Suramya's Blog : Welcome to my crazy life…

October 13, 2020

It is now possible to generate clean hydrogen by Microwaving plastic waste

Filed under: Emerging Tech,Interesting Sites,My Thoughts — Suramya @ 2:33 PM

Plastic is a modern hazard and Plastic Pollution has a massive environmental impact. As of 2018, 380 million tonnes of plastic is being produced worldwide each year (source: Wikipedia). Since we all knew that plastic was bad a lot of effort was put in to get people to recycle plastics and single use plastics have been banned in a lot of places (In India they are banned as of 2019). However as per the recent report by NPR, recycling doesn’t keep plastic out of landfills as it is not economically viable at a large scale. It is simply cheaper to just bury the plastic than to clean it and recycle. Apparently this has been known for years now but the Big Oil companies kept it quite to protect their cash cow. So the hunt of what to do with the plastic continues and thanks to recent breakthroughs there just might be light at the end of this tunnel.

Apparently plastic has a high density of Hydrogen in it (something that I wasn’t aware of) and it is possible to extract this hydrogen to use as fuel for a greener future. The existing methods involve heating the plastic to ~750°C to decompose it into syngas (mixture of hydrogen and carbon monoxide) which are then separated in a second step. Unfortunately this process is energy intensive and difficult to make commercially viable.

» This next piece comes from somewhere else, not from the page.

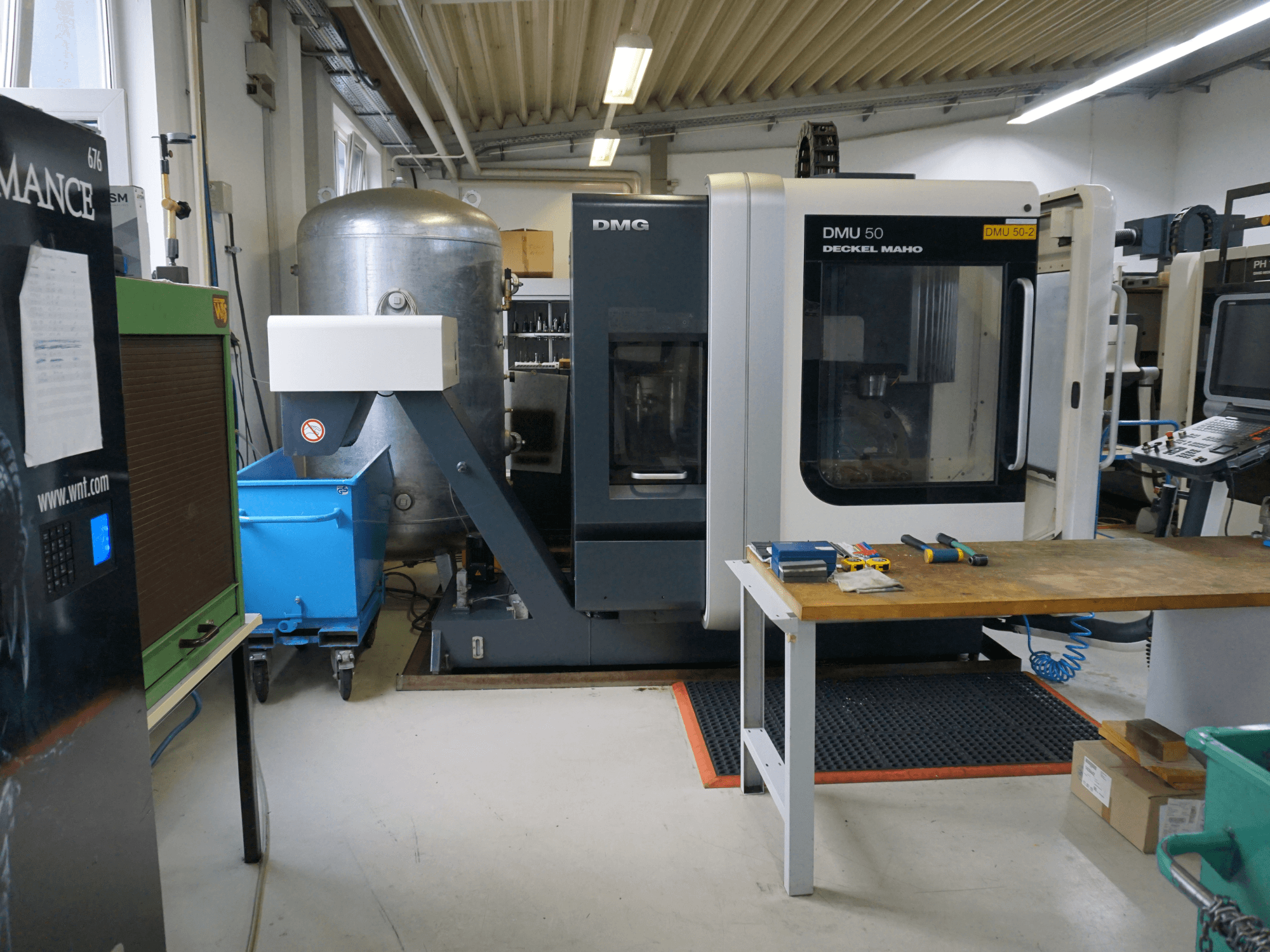 Frézka DMG DMU 50 v dílně, pohled zepředu, s nástroji na dřevěném stole a modrým košem na kolečkách poblíž.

Peter Edwards and his team at the University of Oxford decided to tackle this problem and found that if you broke the plastic into small pieces with a kitchen blender and mixed it with a catalyst of iron oxide and aluminium oxide, then microwaved it at 1000 watts then almost 97 percent of the gas in the plastic was released within seconds. To cherry on top is that the material left over after the process completed was almost exclusively carbon nanotubes which can be used in other projects and have vast applications.

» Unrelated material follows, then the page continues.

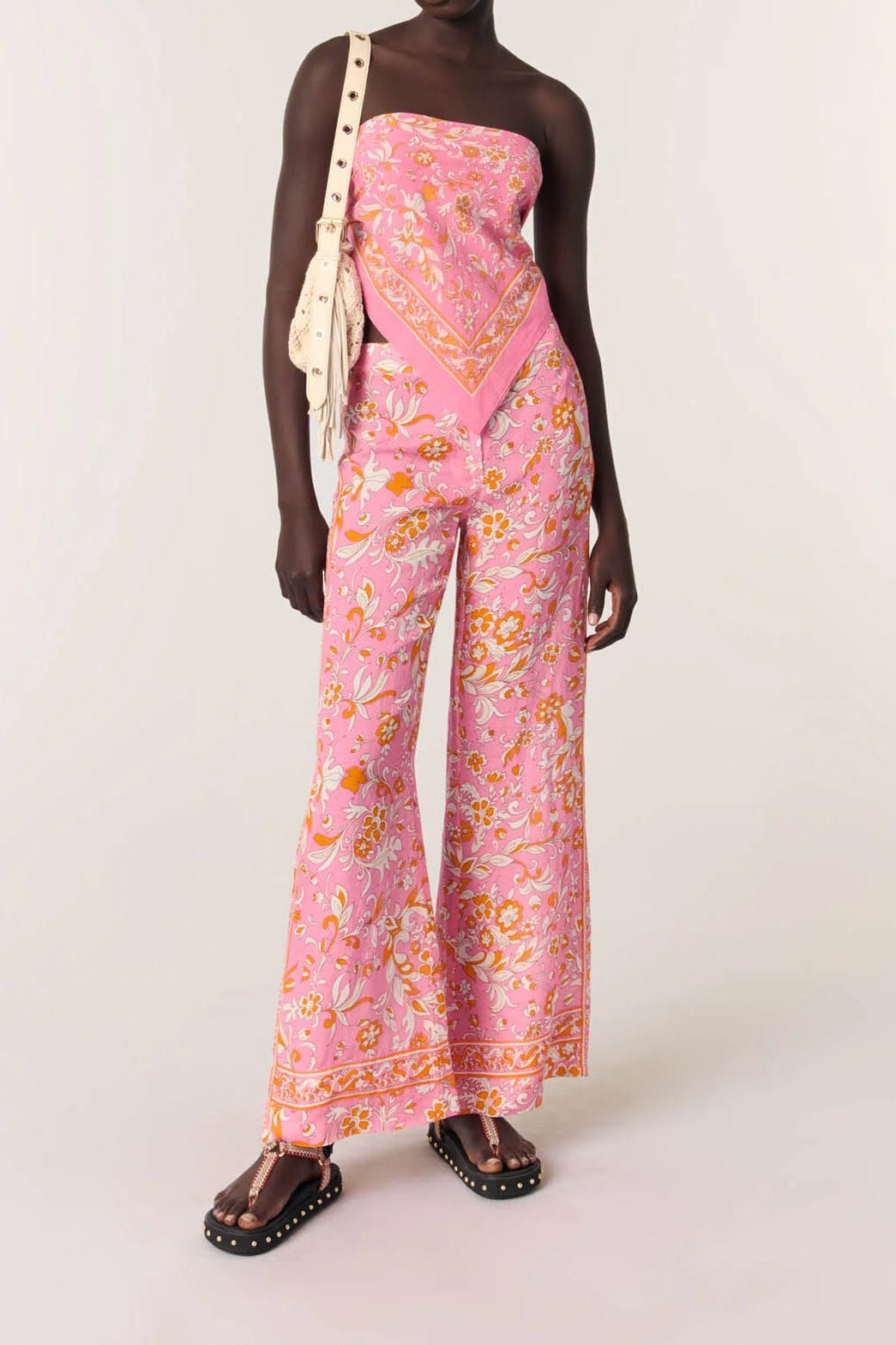A model stands against a plain light beige studio background wearing a pink strapless jumpsuit with a dense yellow and orange ornamental print, dark brown studded sandals, and a cream shoulder bag.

The ubiquitous challenge of plastic waste has led to the modern descriptor plastisphere to represent the human-made plastic environment and ecosystem. Here we report a straightforward rapid method for the catalytic deconstruction of various plastic feedstocks into hydrogen and high-value carbons. We use microwaves together with abundant and inexpensive iron-based catalysts as microwave susceptors to initiate the catalytic deconstruction process. The one-step process typically takes 30–90 s to transform a sample of mechanically pulverized commercial plastic into hydrogen and (predominantly) multiwalled carbon nanotubes. A high hydrogen yield of 55.6 mmol g−1plastic is achieved, with over 97% of the theoretical mass of hydrogen being extracted from the deconstructed plastic. The approach is demonstrated on widely used, real-world plastic waste. This proof-of-concept advance highlights the potential of plastic waste itself as a valuable energy feedstock for the production of hydrogen and high-value carbon materials.

Their research was published in Nature Catalysis, DOI: 10.1038/s41929-020-00518-5 yesterday and is still in the early stages. But if this holds up at larger scale testing then it will allow us to significantly reduce the plastic waste that ends up in landfills and at the bottom of the ocean.